Thus, the equation can be rewritten as \(x^2 - 5x - 6 = (x - 6)(x + 1) = 0\).
The factors \(x - 6\) and \(x + 1\) help us solve for the roots of the equation by setting each factor equal to zero. This results in two solutions for \(x\): \(x = 6\) and \(x = -1\).
Factoring is a powerful and efficient method to solve quadratic equations, especially when the numbers are easy to recognize and factor.

Once we have found the possible solutions \(x = 6\) and \(x = -1\) by factoring, it is crucial to verify them. Verification ensures that both solutions truly satisfy the original quadratic equation. We do this by substituting each solution back into the equation. Let's examine both solutions:

• Substitute \(x = 6\):
  \[6^2 - 5(6) - 6 = 36 - 30 - 6 = 0\]
• Substitute \(x = -1\):
  \[(-1)^2 - 5(-1) - 6 = 1 + 5 - 6 = 0\]

In both cases, the results are \(0\), confirming that both \(x = 6\) and \(x = -1\) are valid solutions of the equation. Verification of solutions is an essential step in solving quadratic equations to ensure accuracy and correctness.

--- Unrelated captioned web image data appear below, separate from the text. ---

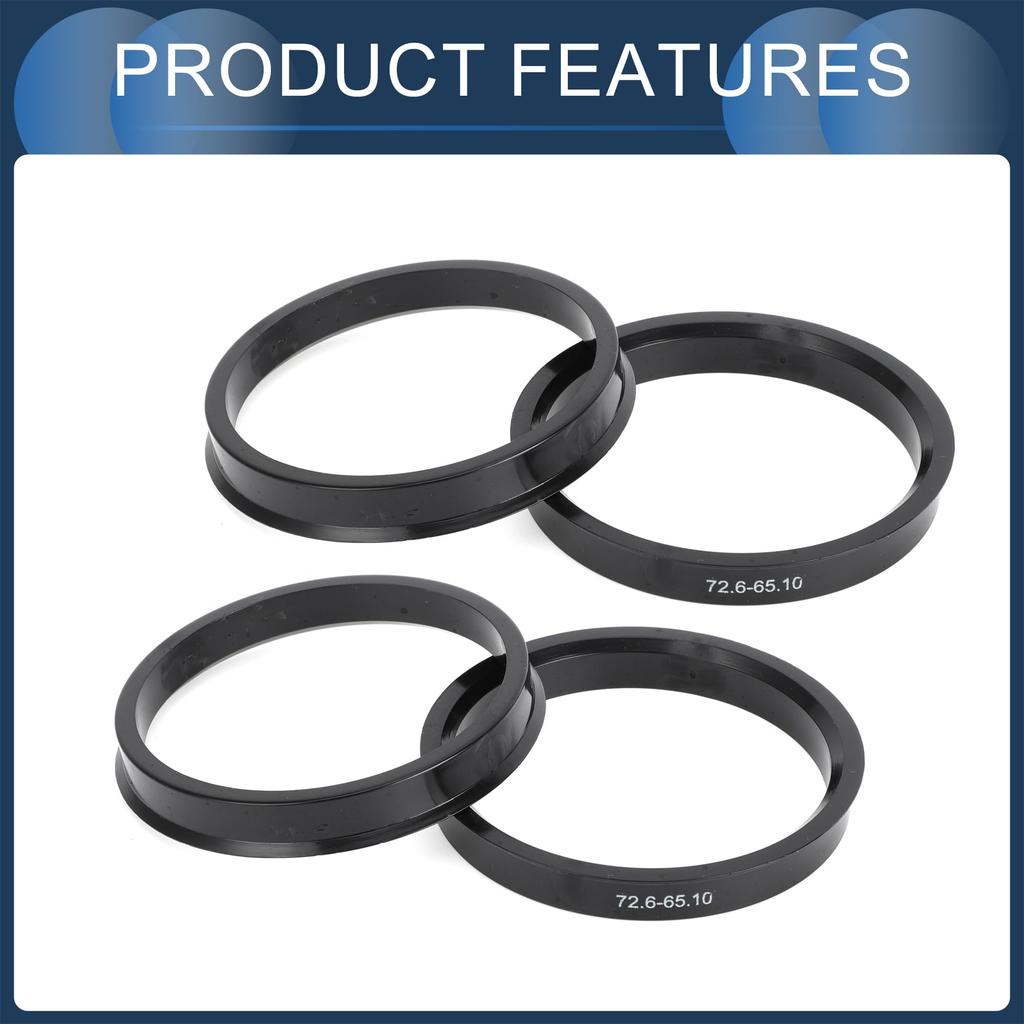 INFINAUTO Hub Centric Ring 65.1mm ID 72.6mm OD Car Wheel Hub Ring ABS Plastic Black 4pcs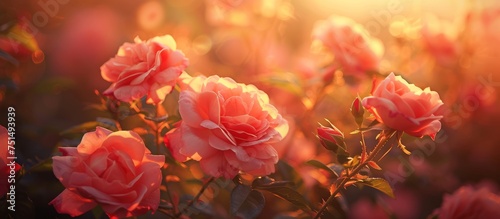 Beautiful pink roses blooming in a vast meadow under the bright sunlight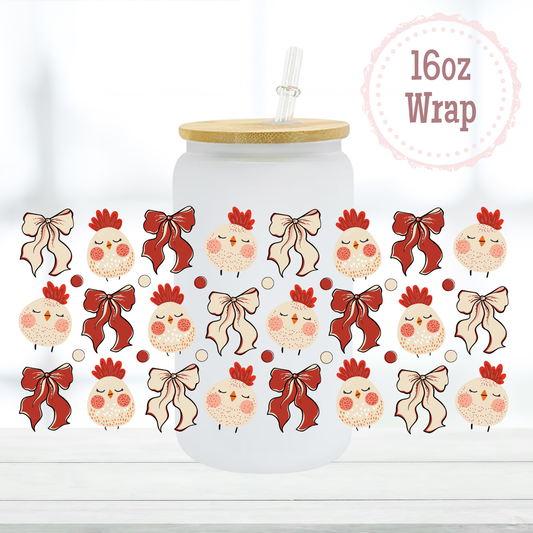 Cute Chickens 16oz UVDTF Cup Wraps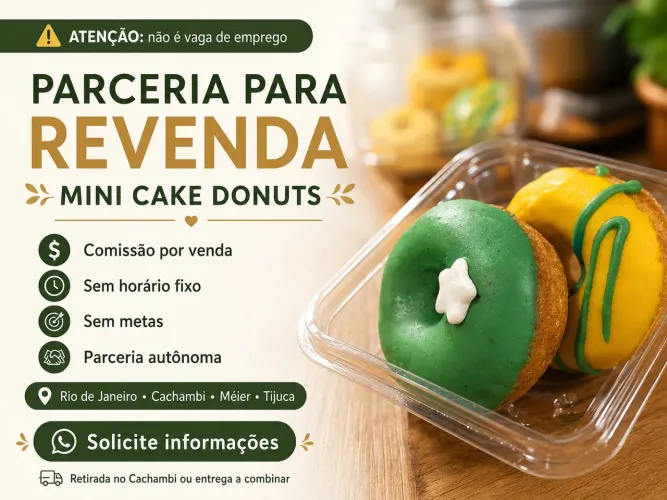 Parceria para Revenda de Mini Cake Donuts | Cachambi, Méier, Tijuca e Região
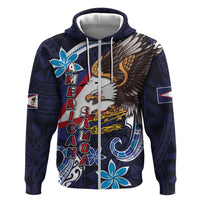 American Samoa Flag Day Zip Hoodie Bald Eagle with Uatogi and Fue - Polynesian and Floral Tribal Tattoo LT03 Zip Hoodie Navy - Polynesian Pride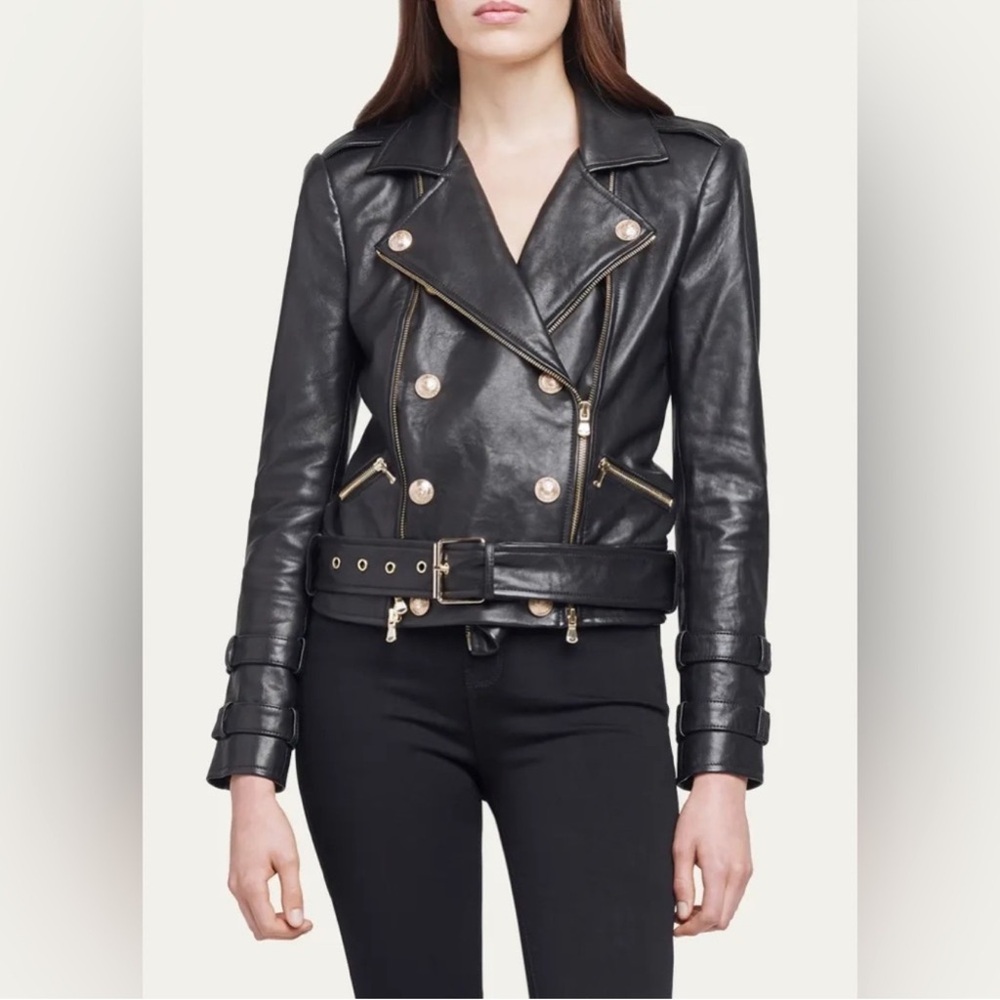 L'AGENCE Black Leather Double-Breasted Moto Jacket with Belt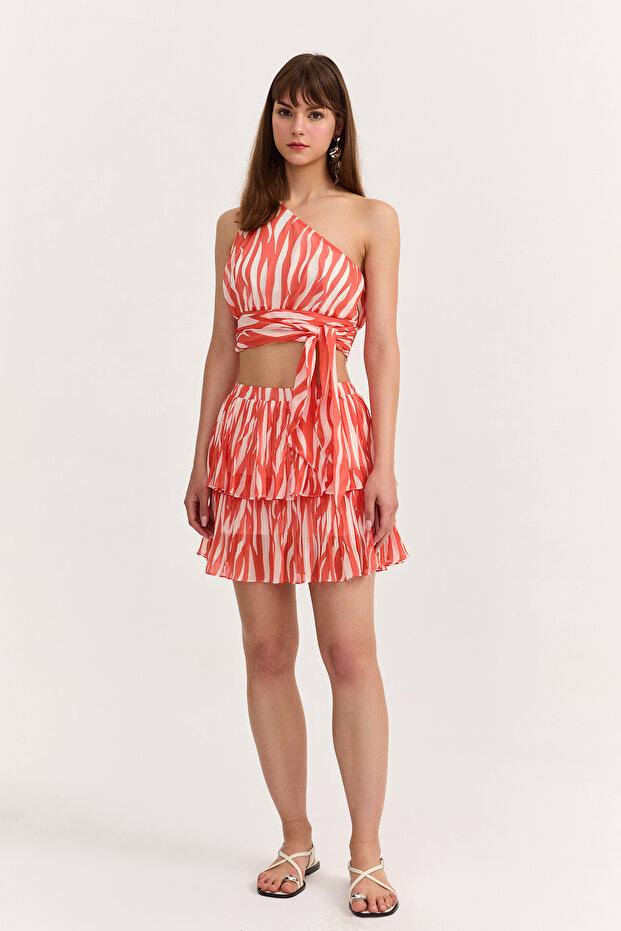 Çift Katlı Piliseli Mini Etek Turuncu - 4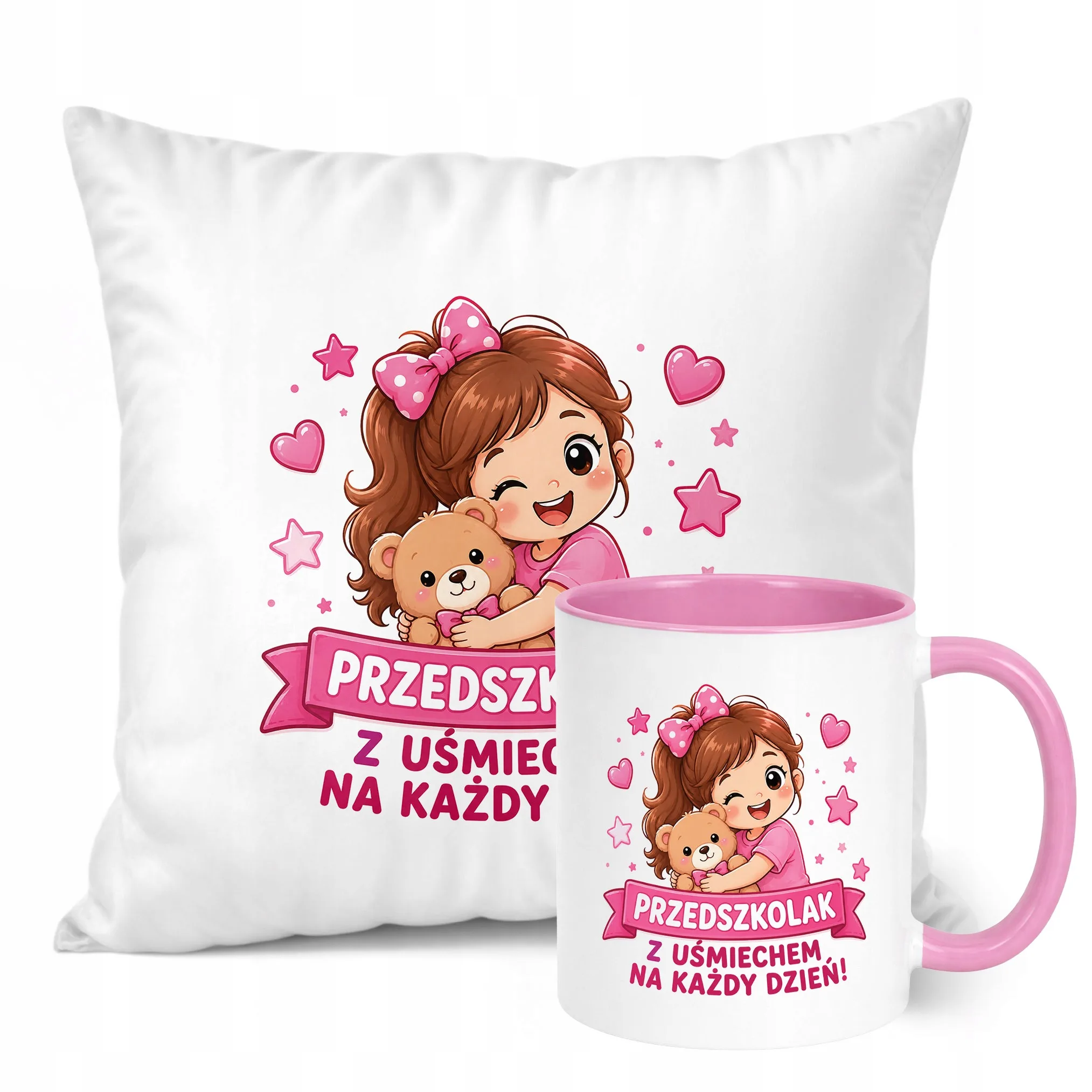 Zestaw Kubek Różowy Poduszka Z Nadrukiem Przedszkolak Szkoła Prezent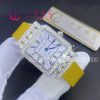 Charles Oudin Pansy Retro 24mm Yellow Satin Silk Strap And Diamond Watch Roman Style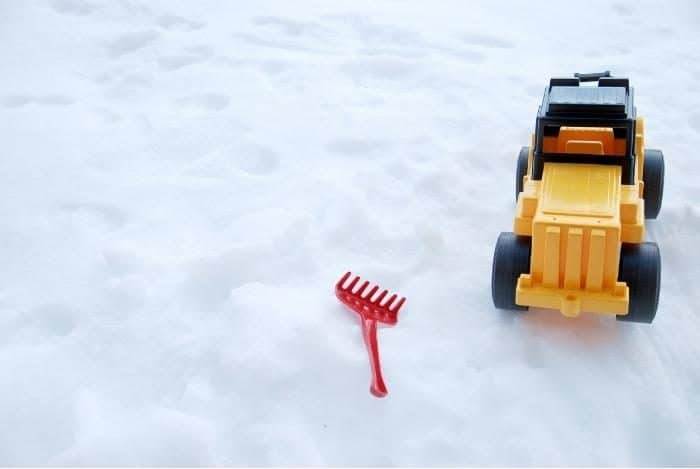 sand toys in the snow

Understanding the standard form of a quadratic equation is fundamental in solving and manipulating these types of equations. The standard form is written as \(ax^2 + bx + c = 0\), where:

• \(a\) is the coefficient of \(x^2\) and determines the direction and width of the parabola.
• \(b\) is the coefficient of \(x\), influencing the axis of symmetry and the vertex.
• \(c\) is the constant term, indicating the equation's value when \(x = 0\).

In the problem \(x^2 - 5x - 6 = 0\), the coefficients are \(a = 1\), \(b = -5\), and \(c = -6\). Recognizing and writing a quadratic equation in its standard form makes it easier to apply methods like factoring and using the quadratic formula. It allows us to quickly identify the roots of the equation by solving for the zeros of the function. The standard form serves as the starting point for any further analysis or calculation related to quadratic equations.